Plusieurs communications nous ont été particulièrement sympathiques :
Bertrand Piccard : (Intuition et voyage extraordinaire) nous a de nouveau enchantées avec la présentation de son tour du monde en ballon. Images magnifiques défilant sur écran géant derrière un orateur talentueux qui fait passer le message selon lequel chacun peut être le héros de sa propre vie et que toutes les situations difficiles peuvent être des occasions d’apprentissage (voir son texte dans le n°1 d’Hypnose et thérapies brèves). Il a terminé en nous donnant des nouvelles de l’avancement de son nouveau projet d’avion solaire (« Solar impulse ») et nous avons versé une petite larme de rigueur quand Joan Baez a entonné Let It Be pour un final grandiose.

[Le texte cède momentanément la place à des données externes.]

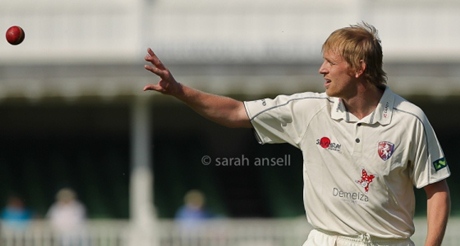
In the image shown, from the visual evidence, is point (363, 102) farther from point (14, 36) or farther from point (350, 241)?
point (14, 36)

Anne-Marie Loquais, Abou Sy et Louis Ba, (Étude de la transe ou NDEUP chez les Lébous du Sénégal) sont venus du Sénégal rendre compte de leur intégration des pratiques traditionnelles dans les prises en charge de leurs patients. Nous n’avons malheureusement vu qu’une partie de la vidéo de transes thérapeutiques réunissant un groupe de patients avec les familles et les guérisseurs traditionnels, faute du temps de transition entre deux salles, qui fut – répétons-le- le seul bémol d’une organisation parfaite, mais là, quelle frustration ! Heureusement nous avons pu bénéficier des explications de Louis Ba, remplaçant au pied levé un intervenant absent. Seule une connaissance approfondie de la culture traditionnelle permet une prise en charge efficace des patients psychiatriques au Sénégal en combinant les différentes pratiques.
Pascal Perrault (Interactivité, hypnose et Médecine traditionnelle chinoise) nous a bien détendues avec les petits exercices de Qi Gong qu’il nous a proposés. Une façon de rendre les patients actifs en participant à leur traitement par une pratique particulièrement proche de l’hypnose, comme l’ont sans doute constaté les participants à cet atelier.

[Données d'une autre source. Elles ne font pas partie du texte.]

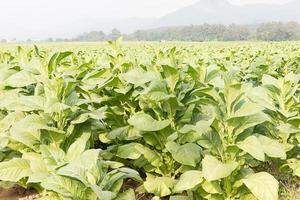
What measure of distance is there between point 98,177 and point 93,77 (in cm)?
126

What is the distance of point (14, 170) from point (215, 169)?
4.58ft

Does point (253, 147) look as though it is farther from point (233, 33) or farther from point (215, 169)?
point (233, 33)

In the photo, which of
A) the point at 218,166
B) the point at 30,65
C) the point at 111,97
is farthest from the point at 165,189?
the point at 30,65

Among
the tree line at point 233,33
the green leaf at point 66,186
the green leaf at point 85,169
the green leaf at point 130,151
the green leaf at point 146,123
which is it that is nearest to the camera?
the green leaf at point 85,169

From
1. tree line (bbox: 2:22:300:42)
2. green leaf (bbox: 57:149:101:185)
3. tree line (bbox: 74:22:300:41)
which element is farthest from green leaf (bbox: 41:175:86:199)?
tree line (bbox: 74:22:300:41)

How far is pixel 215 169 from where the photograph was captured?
2488 millimetres

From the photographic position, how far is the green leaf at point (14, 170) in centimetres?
284

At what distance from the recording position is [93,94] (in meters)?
3.55

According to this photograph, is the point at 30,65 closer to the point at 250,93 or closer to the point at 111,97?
the point at 111,97

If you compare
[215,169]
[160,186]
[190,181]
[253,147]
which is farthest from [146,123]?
[253,147]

La très grande variété de choix proposé dans ce Forum nous a permis de nous épargner la dernière catégorie d’interventions, celles qui nous auraient énervées, mais, revers de la médaille, nous avons regretté toutes les communications auxquelles nous n’avons pas pu assister.

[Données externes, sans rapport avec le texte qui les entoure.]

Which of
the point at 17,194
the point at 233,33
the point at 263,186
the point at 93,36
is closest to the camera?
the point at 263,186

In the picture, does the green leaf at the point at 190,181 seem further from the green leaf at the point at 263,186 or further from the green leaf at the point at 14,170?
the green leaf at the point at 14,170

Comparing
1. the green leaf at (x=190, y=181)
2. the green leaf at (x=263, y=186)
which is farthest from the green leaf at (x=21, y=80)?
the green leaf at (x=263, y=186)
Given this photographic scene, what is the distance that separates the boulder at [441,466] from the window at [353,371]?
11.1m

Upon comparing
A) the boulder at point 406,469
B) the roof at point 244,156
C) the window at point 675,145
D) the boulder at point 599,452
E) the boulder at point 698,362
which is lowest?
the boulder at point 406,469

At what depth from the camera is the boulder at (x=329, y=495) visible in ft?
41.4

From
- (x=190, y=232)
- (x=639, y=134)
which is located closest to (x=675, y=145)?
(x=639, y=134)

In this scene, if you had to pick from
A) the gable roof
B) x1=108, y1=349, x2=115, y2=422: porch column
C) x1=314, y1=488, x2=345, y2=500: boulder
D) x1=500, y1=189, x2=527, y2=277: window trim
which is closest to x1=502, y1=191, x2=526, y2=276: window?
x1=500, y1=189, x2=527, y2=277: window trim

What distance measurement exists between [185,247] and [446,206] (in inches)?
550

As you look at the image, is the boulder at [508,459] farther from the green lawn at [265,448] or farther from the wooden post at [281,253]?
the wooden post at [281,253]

En conclusion, la cuvée 2009 du Forum de la Confédération Francophone d’Hypnose et de Thérapie Brève a été d’excellente qualité. Les différentes Instituts Milton Erickson francophones et autres associations ont fait la preuve de leur vitalité. Seul l’Institut Milton H. Erickson de Paris, pourtant le premier d’entre tous historiquement, a brillé par son absence, ce qui a désolé plusieurs d’entre nous qui y avions fait nos premiers pas.